PDF/A is a PDF format for use in archiving, long-term preservation, and exchange of electronic documents. The visual appearance of electronic documents is maintained over time, irrespective of the tools and systems used for their production, storage and reproduction. Source documents can be paper ones, emails, “usual” PDF documents, webpages, and many others. PDF/A provides a reliable digital snapshot of any document, which remains searchable and fully actionable, for:
- Document management
- Automated workflows
- Legal records management
- Mail archiving: paper, fax or e-mail
- Document archiving, archive migration (e-Government, Legal, etc.)
Because of its ability to provide stable, uniform representation of documents across time and platforms, PDF/A is also used as the format for document management and ongoing document exchange. It is “digital paper,” as reliable, unchanged and permanent as paper documents, which we are used to trusting.
Variants of PDF/A
1, 2 or 3 refer to PDF/A conformance parts, which are, basically, format evolution stages. The earliest was PDF/A-1, while PDF/A-3 is the latest. In general, the larger the number, the more capabilities are permitted in a PDF/A-compliant document.
b, u and a signify conformance levels, which define for which specific purposes conformance is ensured. The conformance increases in exactly this order: from b that ensures the least, to a that requires all possible conformance according to PDF/A specification:
-
b (“Basic”)
ensures preservation of visual appearance of a document when viewing or printing;
-
u (“Unicode”)
in addition to b, requires mapping all characters to Unicode. This ensures that the texts can be displayed correctly and that the documents remain searchable. ‘u’ was introduced as a separate level only starting from PDF/A-2;
-
a (“Accessible”)
in addition to b, requires mapping all characters to Unicode and having document structure information. This ensures preservation and correct interpretation of document content and logical structure (reading order), when interpreted by assistive technologies, for example.
PDF/A-1 |
PDF/A-2 |
PDF/A-3 |
|
---|---|---|---|
Based on: |
PDF 1.4 |
PDF 1.7 |
PDF 1.7 |
Conformance levels: |
b, a |
b, u, a |
b, u, a |
Essence: |
Sets usage restrictions and requirements to fonts, colors, annotations, and other elements for a PDF document to be self-contained and capable of reproducing the look for a long time. |
||
Attachments: |
No attachments allowed |
PDF/A attachments allowed |
Allows attachments of any file format (CAD models, audio, video, XML data, Excel spreadsheets, Word documents, etc.)* Attachments must be linked to specific parts of the document, and the relationships between them and the document must be specified. |
Password protection: |
No password protection allowed |
||
Usage specifics: |
PDF/A attachments allow to keep sets of related documents, keeping the whole set PDF/A compliant. |
Attachments of various types allow archiving or unifying exchange even for complex documentation sets that contain information in formats that cannot be converted to PDF. Other applications or systems can work directly with attachments in their own formats.** |
* Using PDF/A-3 does not guarantee that the included attachments will remain usable in the future – it only allows their presence attached to the document.

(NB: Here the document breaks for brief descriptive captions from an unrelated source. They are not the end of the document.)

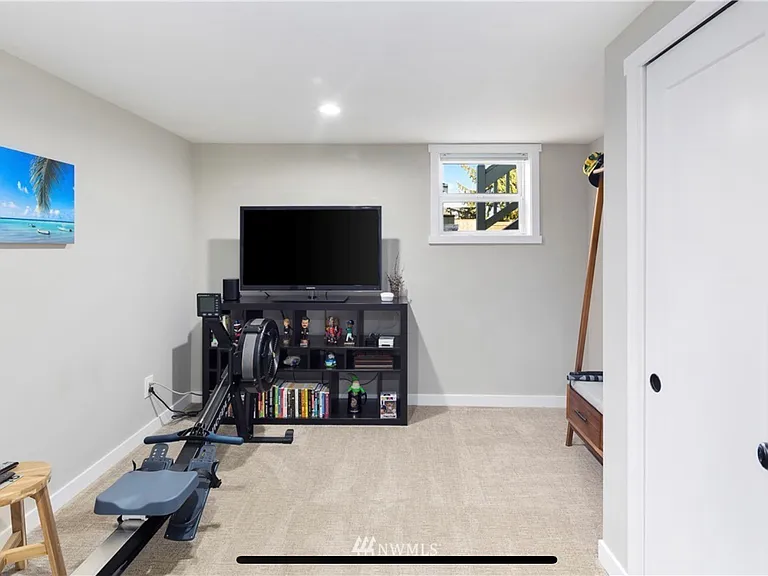 5018 35th Ave NE — Photo 13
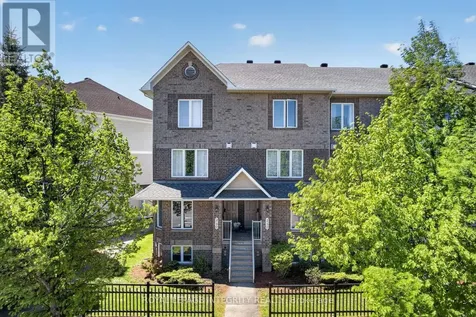 256 Cresthaven Drive Ottawa ON K2G 6W4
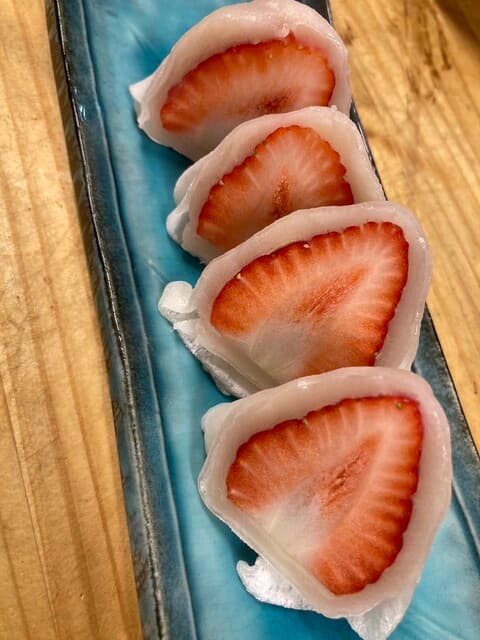 食道 月 - いちご大福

** For example, an XML representation of an invoice content may be attached to the conventional visual invoice representation, which allows processing such invoice in ERP systems both manually, based on its “image”, or automatically using that XML data.

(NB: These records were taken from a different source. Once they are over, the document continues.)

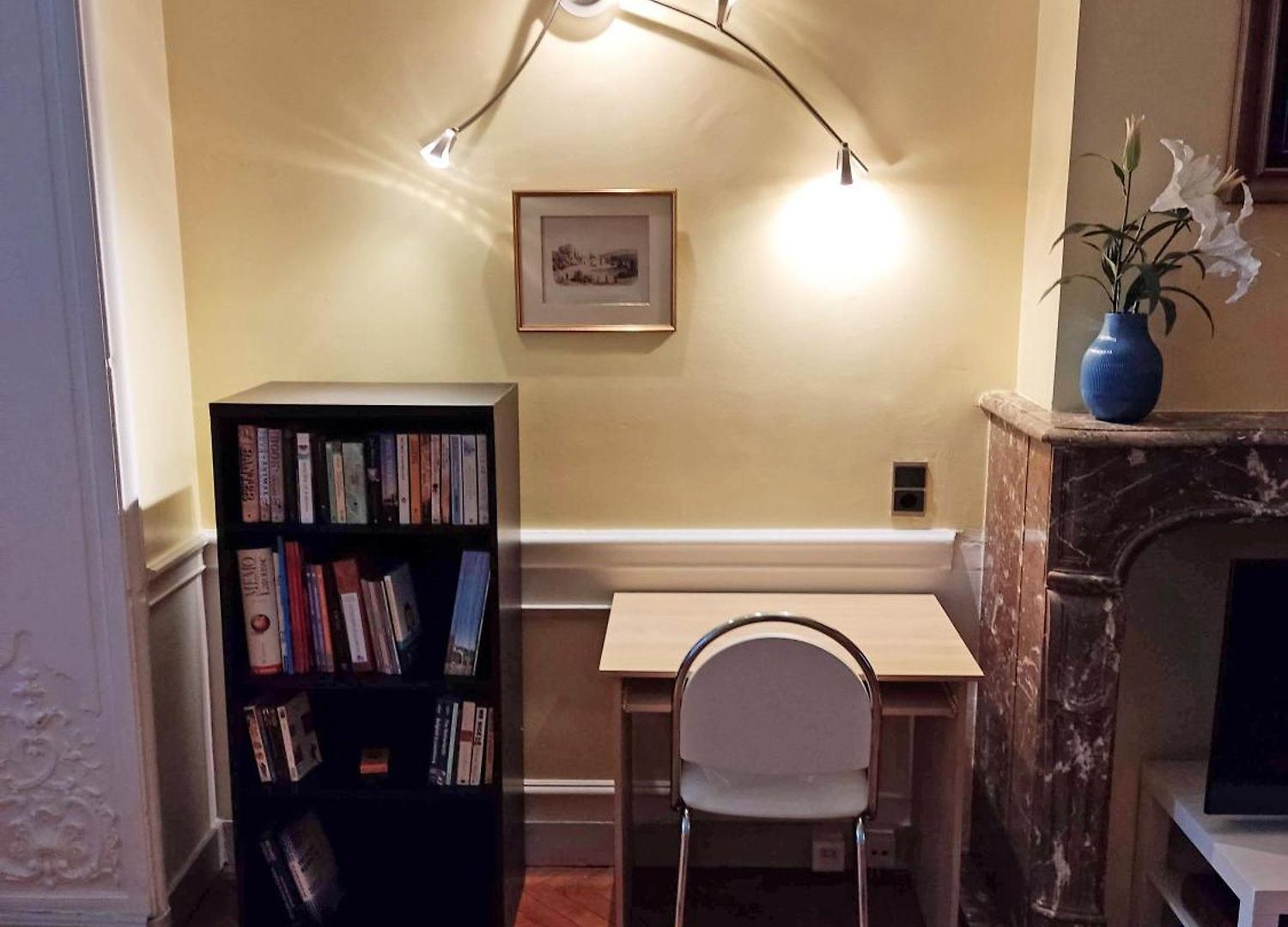 Bright 1br With Terrace Near Montgomery *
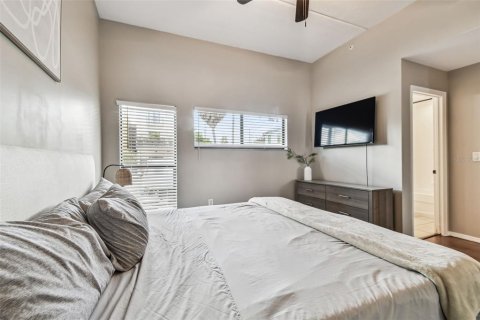 Condo in Tampa, Florida, 2 bedrooms  № 1826826 - photo 17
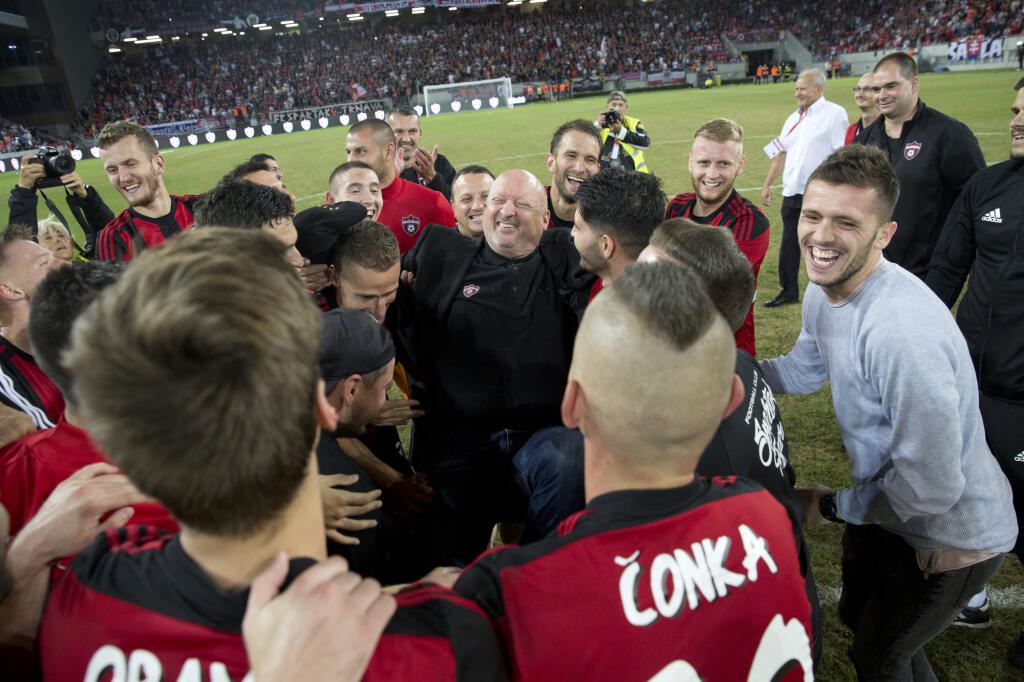 Vladimír Poór - Po 25 rokoch vo vedení Spartaka Trnava mu už došla trpezlivosť. Bývalý majiteľ aktuálneho slovenského majstra si povedal dosť a rozhodol sa zo svojho milovaného klubu odísť. Môžu za to spory s vedením mesta a aktuálnym primátorom Petrom Bročkom, ale aj konflikty s fanúšikmi, ktorí v mnohých prípadoch nevedeli prísť Poórovi na meno a nepáčilo sa im, ako spravuje klub. „Áno, môžem potvrdiť, že v decembri v klube definitívne končím. Už nikdy nevstúpim na štadión Spartaka. Rozhodol som sa tak preto, lebo už viac nechcem a nemôžem bojovať s ľuďmi, ktorých nazývam „facebookoví fašisti“ a ktorí nedokážu nič iné, iba škodiť trnavskému futbalu!" povedal sklamaný mecenáš po svojom rozhodnutí. Okrem neho sa rozhodli po jesennej časti skončiť aj generálny manažér Pavel Hoftych a takisto tréner Radoslav Látal, ktorý dotiahol klub až do európskych pohárových súťaží. Spartak si na jeseň zahral v skupinovej fáze Európskej ligy. Vladimír Poór by mal v najbližšom období zamieriť a finančne vstúpiť do pražského Bohemiansu.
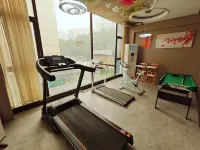 麗呈艾笙飯店（淮南火車站商貿文化廣場店） - 停車場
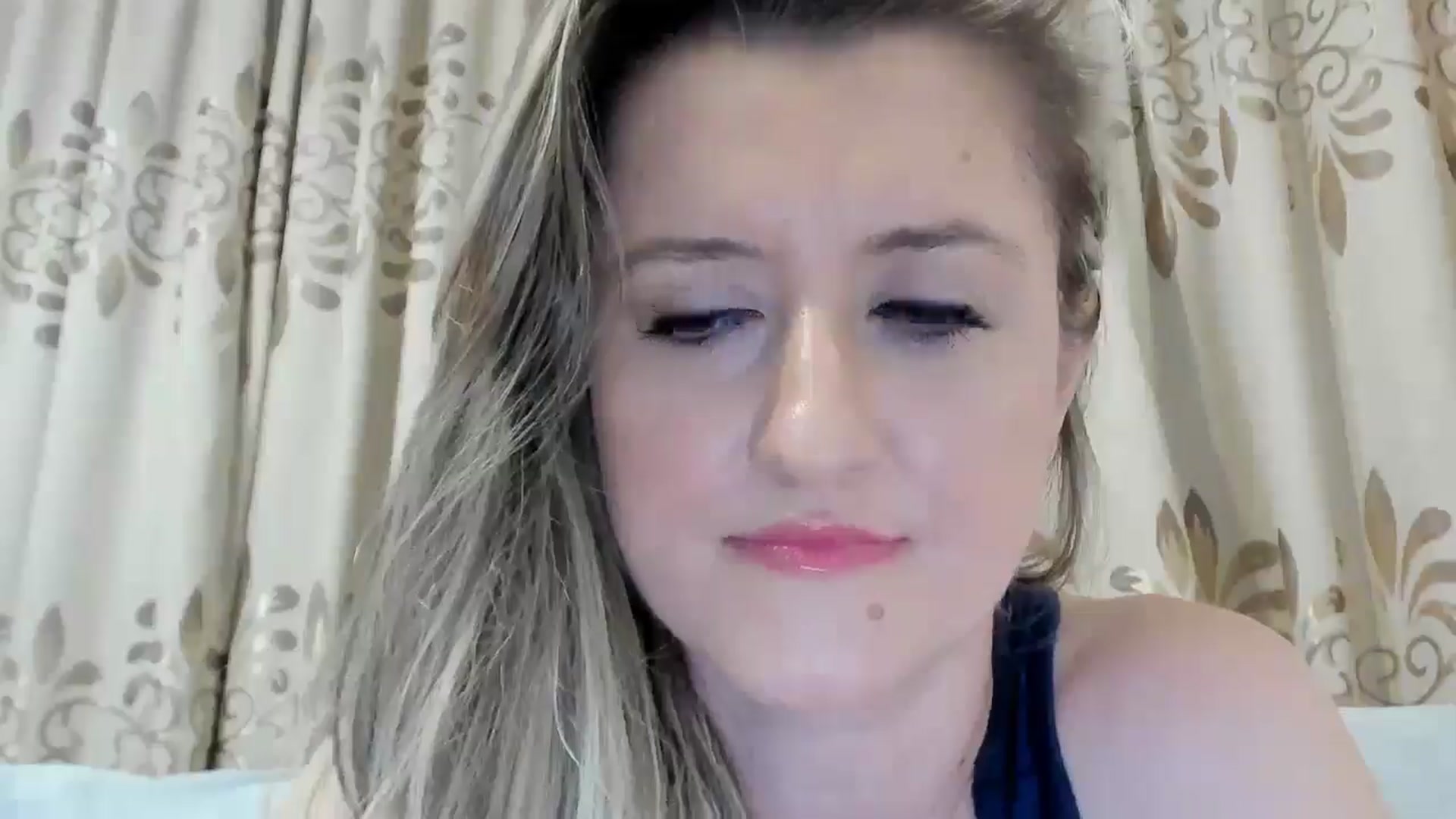 Gallery image thumbnail from BestDream's myfreecams stream on, 07/20/2025, 22:30 image 7 of 20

How to check for PDF/A compliance
ABBYY FineReader PDF, and many other PDF software applications, indicate whenever a PDF document is the PDF/A format to prevent the user from actions that would make it invalid, such as adding password protection. When a detailed check of PDF/A compliance is needed, there are third-party validation tools available.
ABBYY FineReader supports creation or conversion of documents into any of the PDF/A variants. Which variant to select depends on the tasks, workflows and requirements of the user.